▶ **Texto fornecido**:
***
Apesar do raciocínio rápido e da consciência corporal das atrizes, Ayo é tímida e vulnerável. Fala com frequência da infância sendo a filha única, muito paparicada, de um casal de imigrantes (o pai nigeriano; a mãe de Barbados), de sua adolescência escrevendo fanfics, de ter crescido numa cidade branca como Boston e da absurdez de conquistar o mundo tão jovem.
A carreira de Edebiri decolou, e o sucesso dela me faz feliz demais. Antes dos 30, Ayo apresentou o “Saturday Night Live”, ganhou um Emmy, virou uma it girl e tá gravando um filme com o John Malkovich. Certo dia, numa dessas entrevistas de red carpet, quando perguntada se já tinha imaginado ganhar um Emmy, ela respondeu “lógico que não, meu maior sonho era ter plano odontológico”.
***
▶ **Trecho de dados**:
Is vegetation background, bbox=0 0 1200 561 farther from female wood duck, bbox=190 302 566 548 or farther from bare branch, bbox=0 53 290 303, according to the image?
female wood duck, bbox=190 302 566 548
***
▶ **Tarefa 1**: Segundo o texto sobre Ayo Edebiri, de onde são o pai e a mãe dela?
▶ **Tarefa 2**: Com base no texto sobre Ayo Edebiri, explique por que ela disse, numa entrevista de red carpet, que nunca tinha imaginado ganhar um Emmy.
▶ **Tarefa 3**: Resuma em duas frases o texto sobre Ayo Edebiri.

▶ **Resposta da tarefa 1**: O pai é nigeriano, e a mãe é de Barbados.

▶ **Resposta da tarefa 2**: Ela respondeu "lógico que não" porque, segundo disse, seu maior sonho era ter plano odontológico.

▶ **Resposta da tarefa 3**: Ayo Edebiri é tímida e vulnerável e fala com frequência da infância como filha única de imigrantes, da adolescência escrevendo fanfics e de ter crescido em Boston. Antes dos 30 anos, sua carreira decolou: ela apresentou o "Saturday Night Live", ganhou um Emmy, virou uma it girl e está gravando um filme com John Malkovich.